**Teks Sumber:**
════

Perkembangan ekonomi yang dicita-citakan Muhammadiyah tampaknya terbatas kepada ekonomi industri dan kapitalisme awal, dengan usahawan kecil dan menengah sebagai tulang punggungnya. Indonesia sekarang telah mencapai taraf perkembangan baru dengan hadirnya usaha-usaha besar dan multinasional. Lagi pula sistem pemerintahan dengan birokrasi besar telah menjadikan etika kerja Muhammadiah tidak lagi relevan. Sebabnya ialah birokrasi besar dan usaha besar memerlukan etika baru. Dengan etika kerja keras, jujur, dan ikhlas seperti dikembangkan oleh Muhammadiyah orang tidak lagi dapat berhadapan dengan lika-liku birokrasi dan usaha di zaman pragmatisme sekarang ini.

════

**Bagian Data:**
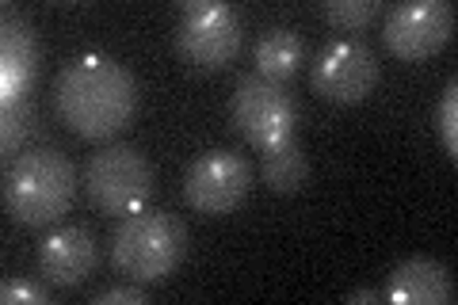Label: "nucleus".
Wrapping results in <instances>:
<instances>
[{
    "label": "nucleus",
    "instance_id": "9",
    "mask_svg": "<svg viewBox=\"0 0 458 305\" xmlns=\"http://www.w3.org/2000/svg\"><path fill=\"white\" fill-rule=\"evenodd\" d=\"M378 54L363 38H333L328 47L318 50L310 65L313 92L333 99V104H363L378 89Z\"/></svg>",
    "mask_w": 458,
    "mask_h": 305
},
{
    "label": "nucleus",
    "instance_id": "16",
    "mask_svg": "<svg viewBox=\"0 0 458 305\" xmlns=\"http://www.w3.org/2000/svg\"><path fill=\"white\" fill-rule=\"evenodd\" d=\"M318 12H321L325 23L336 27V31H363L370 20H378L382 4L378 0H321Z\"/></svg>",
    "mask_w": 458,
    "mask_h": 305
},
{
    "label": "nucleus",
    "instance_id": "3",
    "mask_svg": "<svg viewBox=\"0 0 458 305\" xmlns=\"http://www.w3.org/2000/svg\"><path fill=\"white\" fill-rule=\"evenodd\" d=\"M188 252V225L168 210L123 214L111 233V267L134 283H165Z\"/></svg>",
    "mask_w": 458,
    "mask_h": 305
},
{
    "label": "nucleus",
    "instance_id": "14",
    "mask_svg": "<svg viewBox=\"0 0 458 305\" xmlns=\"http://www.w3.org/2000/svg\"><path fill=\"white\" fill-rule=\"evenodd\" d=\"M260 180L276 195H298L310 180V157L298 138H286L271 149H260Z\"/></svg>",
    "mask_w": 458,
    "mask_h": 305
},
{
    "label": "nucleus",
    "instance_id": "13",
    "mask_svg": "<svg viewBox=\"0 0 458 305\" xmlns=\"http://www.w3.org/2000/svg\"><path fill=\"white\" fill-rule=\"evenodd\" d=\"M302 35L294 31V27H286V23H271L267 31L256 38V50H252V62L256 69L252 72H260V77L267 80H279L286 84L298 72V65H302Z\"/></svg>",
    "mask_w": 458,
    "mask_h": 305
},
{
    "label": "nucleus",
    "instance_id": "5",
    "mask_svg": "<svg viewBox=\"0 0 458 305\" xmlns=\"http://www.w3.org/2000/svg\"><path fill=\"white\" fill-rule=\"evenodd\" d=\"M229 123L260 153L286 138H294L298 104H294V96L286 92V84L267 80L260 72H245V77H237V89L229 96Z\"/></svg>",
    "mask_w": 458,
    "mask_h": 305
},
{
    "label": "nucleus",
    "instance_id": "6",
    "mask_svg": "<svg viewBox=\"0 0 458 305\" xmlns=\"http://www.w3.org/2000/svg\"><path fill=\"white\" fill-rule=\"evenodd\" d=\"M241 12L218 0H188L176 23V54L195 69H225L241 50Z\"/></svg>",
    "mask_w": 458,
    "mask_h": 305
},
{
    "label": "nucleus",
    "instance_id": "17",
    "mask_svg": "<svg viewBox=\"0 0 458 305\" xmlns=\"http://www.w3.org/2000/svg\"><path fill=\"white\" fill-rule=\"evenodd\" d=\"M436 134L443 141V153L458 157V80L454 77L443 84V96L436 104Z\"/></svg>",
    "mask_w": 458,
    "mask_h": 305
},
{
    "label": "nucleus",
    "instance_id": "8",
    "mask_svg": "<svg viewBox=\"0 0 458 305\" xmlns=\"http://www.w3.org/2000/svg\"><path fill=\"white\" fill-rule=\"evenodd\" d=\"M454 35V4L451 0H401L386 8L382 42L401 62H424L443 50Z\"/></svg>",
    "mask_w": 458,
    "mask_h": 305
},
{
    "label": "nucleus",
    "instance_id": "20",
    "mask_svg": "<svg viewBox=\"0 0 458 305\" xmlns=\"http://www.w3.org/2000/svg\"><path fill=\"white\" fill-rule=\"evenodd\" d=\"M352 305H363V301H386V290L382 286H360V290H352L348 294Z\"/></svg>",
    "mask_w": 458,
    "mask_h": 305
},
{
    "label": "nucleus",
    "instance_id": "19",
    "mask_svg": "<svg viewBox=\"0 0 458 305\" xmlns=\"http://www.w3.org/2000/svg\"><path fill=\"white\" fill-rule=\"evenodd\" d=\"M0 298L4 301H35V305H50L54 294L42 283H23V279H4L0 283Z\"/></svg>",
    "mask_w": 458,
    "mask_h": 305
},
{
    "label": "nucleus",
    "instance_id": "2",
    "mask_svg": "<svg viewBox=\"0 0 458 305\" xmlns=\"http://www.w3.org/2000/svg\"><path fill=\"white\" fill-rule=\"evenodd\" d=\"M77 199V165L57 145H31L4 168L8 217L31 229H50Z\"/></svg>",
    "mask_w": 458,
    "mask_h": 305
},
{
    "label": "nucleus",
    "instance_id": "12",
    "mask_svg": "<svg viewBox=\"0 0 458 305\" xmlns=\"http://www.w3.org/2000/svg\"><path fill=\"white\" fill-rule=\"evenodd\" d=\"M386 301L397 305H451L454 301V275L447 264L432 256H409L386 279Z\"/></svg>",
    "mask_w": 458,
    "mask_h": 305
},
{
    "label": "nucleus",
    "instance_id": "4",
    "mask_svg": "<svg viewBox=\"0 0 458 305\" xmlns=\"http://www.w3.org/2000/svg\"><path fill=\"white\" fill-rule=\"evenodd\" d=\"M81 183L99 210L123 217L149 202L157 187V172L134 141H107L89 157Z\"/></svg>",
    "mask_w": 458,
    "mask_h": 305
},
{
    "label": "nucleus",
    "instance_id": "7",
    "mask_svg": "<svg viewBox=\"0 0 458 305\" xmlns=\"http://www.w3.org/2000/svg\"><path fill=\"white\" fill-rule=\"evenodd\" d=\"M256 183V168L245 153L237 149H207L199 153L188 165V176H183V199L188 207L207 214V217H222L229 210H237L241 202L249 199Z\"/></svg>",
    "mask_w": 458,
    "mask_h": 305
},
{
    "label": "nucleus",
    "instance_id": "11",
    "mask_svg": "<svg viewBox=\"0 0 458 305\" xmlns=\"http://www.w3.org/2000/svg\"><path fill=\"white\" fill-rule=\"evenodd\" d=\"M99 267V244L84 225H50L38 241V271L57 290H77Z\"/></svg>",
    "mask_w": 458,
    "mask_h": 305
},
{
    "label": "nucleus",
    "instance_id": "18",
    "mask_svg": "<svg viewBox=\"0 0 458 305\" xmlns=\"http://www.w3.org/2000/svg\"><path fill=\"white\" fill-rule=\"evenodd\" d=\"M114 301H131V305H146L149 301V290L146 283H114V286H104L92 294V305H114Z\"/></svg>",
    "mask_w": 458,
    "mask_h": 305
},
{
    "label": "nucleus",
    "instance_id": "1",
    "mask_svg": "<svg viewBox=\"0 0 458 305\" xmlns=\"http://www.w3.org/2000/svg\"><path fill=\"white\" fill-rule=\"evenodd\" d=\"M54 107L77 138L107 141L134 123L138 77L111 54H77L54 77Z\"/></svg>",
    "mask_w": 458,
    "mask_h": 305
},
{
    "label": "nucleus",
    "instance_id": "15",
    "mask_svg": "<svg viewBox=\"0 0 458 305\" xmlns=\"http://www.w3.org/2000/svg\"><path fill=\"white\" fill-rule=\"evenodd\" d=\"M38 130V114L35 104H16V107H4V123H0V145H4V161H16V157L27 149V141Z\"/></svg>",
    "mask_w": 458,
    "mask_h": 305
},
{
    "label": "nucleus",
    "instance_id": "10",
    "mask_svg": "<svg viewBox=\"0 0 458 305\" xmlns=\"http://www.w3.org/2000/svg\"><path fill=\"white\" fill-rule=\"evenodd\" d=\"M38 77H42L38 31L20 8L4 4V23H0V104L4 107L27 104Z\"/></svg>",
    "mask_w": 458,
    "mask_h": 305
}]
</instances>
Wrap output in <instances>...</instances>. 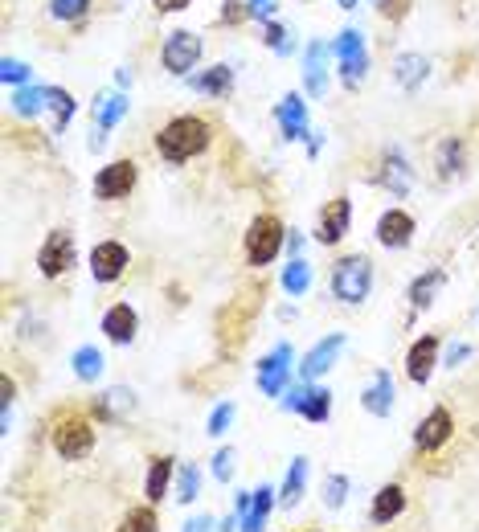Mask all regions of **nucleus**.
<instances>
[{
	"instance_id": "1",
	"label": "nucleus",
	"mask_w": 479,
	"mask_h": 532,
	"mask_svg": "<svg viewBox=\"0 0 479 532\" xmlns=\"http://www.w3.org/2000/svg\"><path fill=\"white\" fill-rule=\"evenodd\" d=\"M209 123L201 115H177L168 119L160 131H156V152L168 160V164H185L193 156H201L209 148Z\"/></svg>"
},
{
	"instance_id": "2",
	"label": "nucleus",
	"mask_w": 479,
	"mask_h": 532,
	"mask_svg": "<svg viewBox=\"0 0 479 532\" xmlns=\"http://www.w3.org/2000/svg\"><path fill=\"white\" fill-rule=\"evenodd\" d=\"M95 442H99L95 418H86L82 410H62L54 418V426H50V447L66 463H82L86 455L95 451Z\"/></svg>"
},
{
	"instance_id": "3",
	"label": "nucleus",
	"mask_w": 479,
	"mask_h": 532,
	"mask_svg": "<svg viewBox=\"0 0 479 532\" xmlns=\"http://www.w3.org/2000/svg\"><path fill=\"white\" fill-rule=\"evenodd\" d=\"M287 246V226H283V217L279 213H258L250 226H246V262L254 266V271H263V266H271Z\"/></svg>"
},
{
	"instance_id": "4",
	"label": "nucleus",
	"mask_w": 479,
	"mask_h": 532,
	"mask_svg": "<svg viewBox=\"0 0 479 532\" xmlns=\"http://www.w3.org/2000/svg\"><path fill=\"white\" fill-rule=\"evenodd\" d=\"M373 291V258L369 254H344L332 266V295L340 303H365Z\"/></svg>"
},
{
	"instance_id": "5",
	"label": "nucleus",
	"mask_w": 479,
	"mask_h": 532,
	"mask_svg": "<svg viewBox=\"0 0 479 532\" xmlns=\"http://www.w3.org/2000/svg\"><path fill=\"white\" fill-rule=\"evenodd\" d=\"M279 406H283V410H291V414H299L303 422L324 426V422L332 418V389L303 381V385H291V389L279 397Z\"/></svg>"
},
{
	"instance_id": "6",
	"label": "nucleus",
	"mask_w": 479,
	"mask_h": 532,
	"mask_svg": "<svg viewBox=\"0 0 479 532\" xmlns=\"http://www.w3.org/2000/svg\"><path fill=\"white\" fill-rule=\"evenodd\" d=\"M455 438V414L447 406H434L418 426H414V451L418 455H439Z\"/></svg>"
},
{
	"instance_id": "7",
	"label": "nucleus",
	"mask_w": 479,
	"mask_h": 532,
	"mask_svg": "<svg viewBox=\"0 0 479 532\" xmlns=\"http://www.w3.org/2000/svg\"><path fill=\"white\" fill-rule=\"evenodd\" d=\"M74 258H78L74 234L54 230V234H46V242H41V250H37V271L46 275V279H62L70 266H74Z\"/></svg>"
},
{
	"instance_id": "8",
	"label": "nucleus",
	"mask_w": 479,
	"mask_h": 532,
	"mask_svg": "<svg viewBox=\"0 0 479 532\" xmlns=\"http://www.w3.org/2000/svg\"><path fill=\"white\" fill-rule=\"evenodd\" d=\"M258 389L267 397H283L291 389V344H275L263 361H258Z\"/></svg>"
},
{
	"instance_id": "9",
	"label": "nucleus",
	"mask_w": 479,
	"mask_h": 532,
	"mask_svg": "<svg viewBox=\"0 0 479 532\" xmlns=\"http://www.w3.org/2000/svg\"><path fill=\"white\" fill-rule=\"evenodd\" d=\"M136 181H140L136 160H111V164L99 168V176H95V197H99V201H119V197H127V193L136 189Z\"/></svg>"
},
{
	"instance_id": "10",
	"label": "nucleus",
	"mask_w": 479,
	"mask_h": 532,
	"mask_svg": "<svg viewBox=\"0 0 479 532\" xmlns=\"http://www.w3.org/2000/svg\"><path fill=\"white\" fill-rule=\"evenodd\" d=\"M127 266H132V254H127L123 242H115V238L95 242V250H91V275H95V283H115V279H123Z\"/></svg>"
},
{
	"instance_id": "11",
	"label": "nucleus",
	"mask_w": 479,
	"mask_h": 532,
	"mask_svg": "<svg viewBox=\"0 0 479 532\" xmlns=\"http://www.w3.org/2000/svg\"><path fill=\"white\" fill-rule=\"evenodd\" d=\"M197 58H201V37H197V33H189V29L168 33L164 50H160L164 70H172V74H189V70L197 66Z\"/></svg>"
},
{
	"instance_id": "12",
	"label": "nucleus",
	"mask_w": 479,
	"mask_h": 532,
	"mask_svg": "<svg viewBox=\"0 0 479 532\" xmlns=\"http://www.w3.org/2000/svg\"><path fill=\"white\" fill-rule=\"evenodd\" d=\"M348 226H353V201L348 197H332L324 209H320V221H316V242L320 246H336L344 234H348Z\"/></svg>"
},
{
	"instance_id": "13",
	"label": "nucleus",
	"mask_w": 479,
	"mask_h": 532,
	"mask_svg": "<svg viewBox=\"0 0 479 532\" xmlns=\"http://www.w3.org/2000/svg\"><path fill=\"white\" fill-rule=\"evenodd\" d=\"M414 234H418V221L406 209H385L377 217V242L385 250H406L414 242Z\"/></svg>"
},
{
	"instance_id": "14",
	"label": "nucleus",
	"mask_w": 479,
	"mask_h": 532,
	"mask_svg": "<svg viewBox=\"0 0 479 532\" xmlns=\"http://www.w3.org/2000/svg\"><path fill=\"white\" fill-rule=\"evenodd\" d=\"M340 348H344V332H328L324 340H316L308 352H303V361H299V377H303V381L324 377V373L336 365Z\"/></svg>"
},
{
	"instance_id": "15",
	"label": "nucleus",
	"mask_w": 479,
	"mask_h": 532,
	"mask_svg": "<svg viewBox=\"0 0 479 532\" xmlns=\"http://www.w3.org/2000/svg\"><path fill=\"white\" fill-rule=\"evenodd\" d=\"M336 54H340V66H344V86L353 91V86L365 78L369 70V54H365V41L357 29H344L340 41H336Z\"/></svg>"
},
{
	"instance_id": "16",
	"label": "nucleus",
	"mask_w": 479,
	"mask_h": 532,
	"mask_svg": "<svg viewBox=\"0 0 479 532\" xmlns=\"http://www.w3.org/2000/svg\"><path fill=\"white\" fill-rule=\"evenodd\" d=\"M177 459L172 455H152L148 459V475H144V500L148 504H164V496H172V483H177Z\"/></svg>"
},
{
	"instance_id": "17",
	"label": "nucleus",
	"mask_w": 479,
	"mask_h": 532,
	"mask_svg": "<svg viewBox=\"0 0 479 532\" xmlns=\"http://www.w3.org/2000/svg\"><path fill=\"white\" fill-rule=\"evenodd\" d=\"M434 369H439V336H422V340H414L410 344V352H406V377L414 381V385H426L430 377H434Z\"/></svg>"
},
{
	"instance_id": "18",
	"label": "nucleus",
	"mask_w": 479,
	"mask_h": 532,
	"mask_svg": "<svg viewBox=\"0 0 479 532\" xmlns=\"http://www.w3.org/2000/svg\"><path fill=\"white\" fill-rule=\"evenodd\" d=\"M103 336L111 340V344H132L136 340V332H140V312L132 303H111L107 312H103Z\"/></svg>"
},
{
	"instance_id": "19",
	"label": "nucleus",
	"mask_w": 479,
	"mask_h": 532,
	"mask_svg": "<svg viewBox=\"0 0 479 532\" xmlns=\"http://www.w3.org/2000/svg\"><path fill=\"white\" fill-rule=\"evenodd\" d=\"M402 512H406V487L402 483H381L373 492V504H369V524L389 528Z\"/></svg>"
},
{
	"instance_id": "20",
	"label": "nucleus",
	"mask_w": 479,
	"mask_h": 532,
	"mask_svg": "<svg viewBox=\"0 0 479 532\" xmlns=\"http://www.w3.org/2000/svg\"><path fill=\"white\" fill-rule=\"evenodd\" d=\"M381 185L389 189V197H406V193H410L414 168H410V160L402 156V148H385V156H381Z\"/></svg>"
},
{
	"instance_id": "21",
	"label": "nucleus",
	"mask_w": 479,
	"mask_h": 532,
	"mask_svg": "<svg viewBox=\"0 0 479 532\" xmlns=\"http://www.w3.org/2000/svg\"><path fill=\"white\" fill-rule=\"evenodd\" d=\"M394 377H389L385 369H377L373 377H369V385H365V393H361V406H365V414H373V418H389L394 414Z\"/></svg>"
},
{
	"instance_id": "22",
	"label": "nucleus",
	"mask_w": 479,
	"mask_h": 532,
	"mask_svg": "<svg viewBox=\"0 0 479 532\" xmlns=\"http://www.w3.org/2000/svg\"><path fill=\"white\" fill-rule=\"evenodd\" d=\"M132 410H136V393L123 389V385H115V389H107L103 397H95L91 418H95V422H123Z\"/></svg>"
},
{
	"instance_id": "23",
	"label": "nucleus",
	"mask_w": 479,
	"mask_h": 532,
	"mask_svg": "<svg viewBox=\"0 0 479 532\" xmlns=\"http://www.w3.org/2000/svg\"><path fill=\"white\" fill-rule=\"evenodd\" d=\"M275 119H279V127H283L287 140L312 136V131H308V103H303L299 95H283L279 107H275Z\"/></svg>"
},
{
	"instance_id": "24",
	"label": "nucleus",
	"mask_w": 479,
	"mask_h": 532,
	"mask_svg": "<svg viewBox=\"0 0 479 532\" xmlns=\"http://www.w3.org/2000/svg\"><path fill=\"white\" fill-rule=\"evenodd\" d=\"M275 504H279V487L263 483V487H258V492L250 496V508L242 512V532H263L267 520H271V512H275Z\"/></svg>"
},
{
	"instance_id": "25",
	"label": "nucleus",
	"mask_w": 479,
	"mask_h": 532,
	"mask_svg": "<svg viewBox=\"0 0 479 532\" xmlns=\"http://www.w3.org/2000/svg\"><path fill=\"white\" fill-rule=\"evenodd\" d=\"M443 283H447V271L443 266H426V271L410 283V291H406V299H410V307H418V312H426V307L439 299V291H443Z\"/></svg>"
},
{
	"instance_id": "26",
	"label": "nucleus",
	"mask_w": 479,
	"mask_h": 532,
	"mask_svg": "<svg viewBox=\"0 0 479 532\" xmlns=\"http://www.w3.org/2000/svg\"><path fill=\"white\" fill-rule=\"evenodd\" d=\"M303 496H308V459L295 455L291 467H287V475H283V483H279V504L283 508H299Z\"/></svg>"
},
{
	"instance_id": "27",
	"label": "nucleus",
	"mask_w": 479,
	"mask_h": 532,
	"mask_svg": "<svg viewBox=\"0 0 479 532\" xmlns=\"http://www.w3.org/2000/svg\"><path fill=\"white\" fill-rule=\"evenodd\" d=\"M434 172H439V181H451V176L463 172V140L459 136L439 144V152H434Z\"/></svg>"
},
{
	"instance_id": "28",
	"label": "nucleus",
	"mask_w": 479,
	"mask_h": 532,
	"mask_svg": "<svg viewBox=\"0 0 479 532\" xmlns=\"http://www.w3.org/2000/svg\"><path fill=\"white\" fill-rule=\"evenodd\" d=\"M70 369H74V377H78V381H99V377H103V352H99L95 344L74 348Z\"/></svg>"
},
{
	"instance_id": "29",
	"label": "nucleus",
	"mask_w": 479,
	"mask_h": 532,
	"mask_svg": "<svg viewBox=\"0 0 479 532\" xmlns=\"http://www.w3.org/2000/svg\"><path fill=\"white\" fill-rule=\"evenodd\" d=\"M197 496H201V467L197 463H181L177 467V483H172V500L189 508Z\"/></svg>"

════

**Instruksi Tertulis:**
Tuliskan kembali bagian teks sumber di antara "Perkembangan ekonomi yang" dan "pragmatisme sekarang ini.", termasuk kedua ujungnya, tanpa mengubah satu kata pun.

**Jawaban Latihan:**
Perkembangan ekonomi yang dicita-citakan Muhammadiyah tampaknya terbatas kepada ekonomi industri dan kapitalisme awal, dengan usahawan kecil dan menengah sebagai tulang punggungnya. Indonesia sekarang telah mencapai taraf perkembangan baru dengan hadirnya usaha-usaha besar dan multinasional. Lagi pula sistem pemerintahan dengan birokrasi besar telah menjadikan etika kerja Muhammadiah tidak lagi relevan. Sebabnya ialah birokrasi besar dan usaha besar memerlukan etika baru. Dengan etika kerja keras, jujur, dan ikhlas seperti dikembangkan oleh Muhammadiyah orang tidak lagi dapat berhadapan dengan lika-liku birokrasi dan usaha di zaman pragmatisme sekarang ini.